Benchmarks
How models are measured · SWE-bench, GPQA, MMLU.
Top 12 terms
The real-world coding benchmark · AI resolves actual GitHub issues in open-source Python repos.
A 164-problem Python benchmark where the model writes a function from its docstring and passes unit tests.
A contamination-resistant benchmark that refreshes tasks monthly to prevent models from memorizing answers.
Crowdsourced head-to-head AI model comparison · humans vote on anonymous outputs and Elo ratings rank the models.
A harder version of MMLU with 10 answer choices, filtered noise, and more reasoning-heavy questions.
ARC AI2 is a knowledge benchmark tracked by BenchGecko across every frontier and open-weight model.
BBH is a reasoning benchmark tracked by BenchGecko across every frontier and open-weight model.

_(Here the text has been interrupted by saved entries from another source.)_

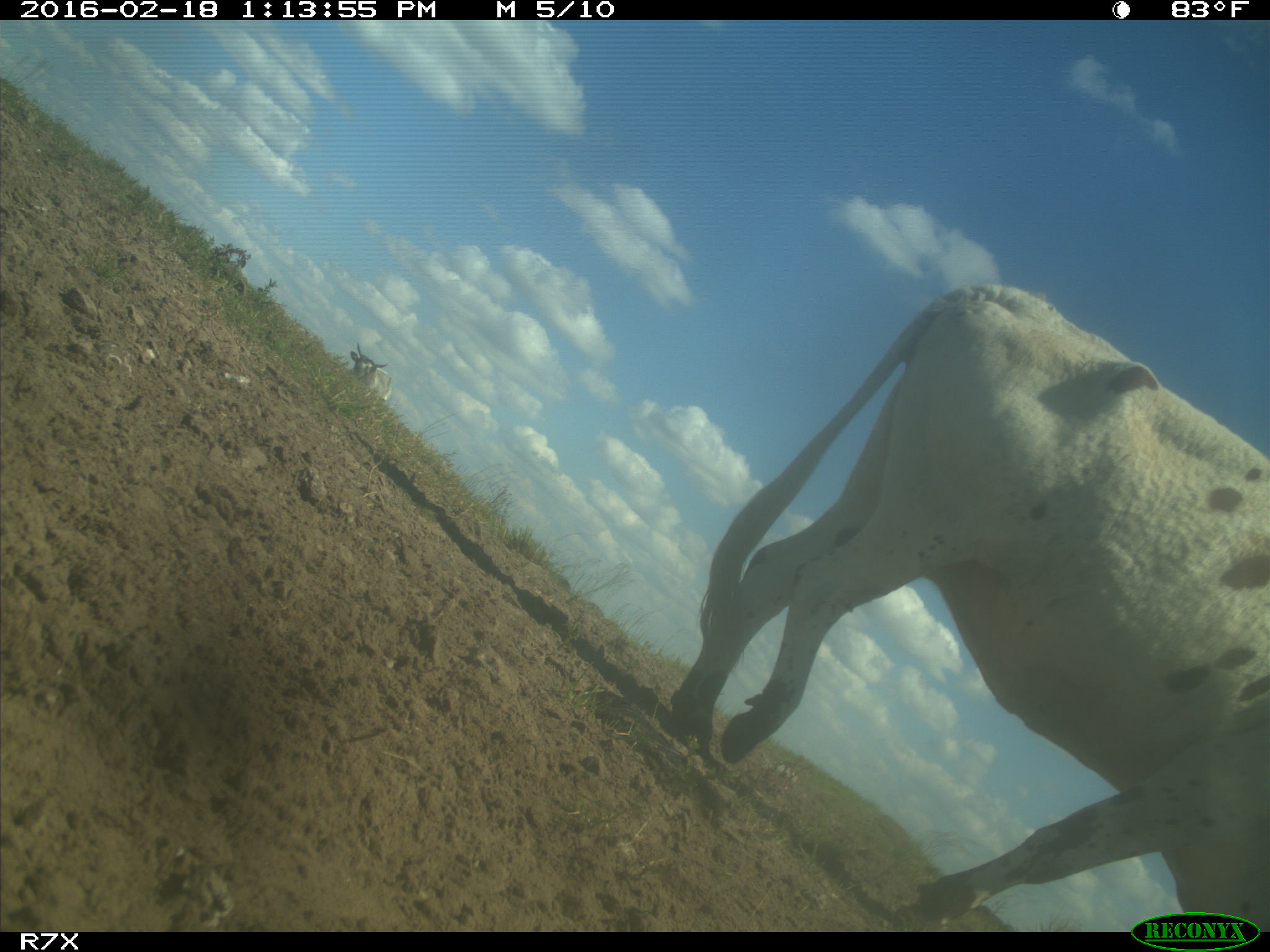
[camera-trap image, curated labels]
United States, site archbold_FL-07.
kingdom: Animalia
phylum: Chordata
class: Mammalia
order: Artiodactyla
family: Bovidae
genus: Bos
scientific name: Bos taurus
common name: domestic cow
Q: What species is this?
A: Bos taurus (domestic cow).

GSM8K is a math benchmark tracked by BenchGecko across every frontier and open-weight model.
HellaSwag is a knowledge benchmark tracked by BenchGecko across every frontier and open-weight model.
LAMBADA is a knowledge benchmark tracked by BenchGecko across every frontier and open-weight model.
MMLU is a knowledge benchmark tracked by BenchGecko across every frontier and open-weight model.
GPQA diamond is a knowledge benchmark tracked by BenchGecko across every frontier and open-weight model.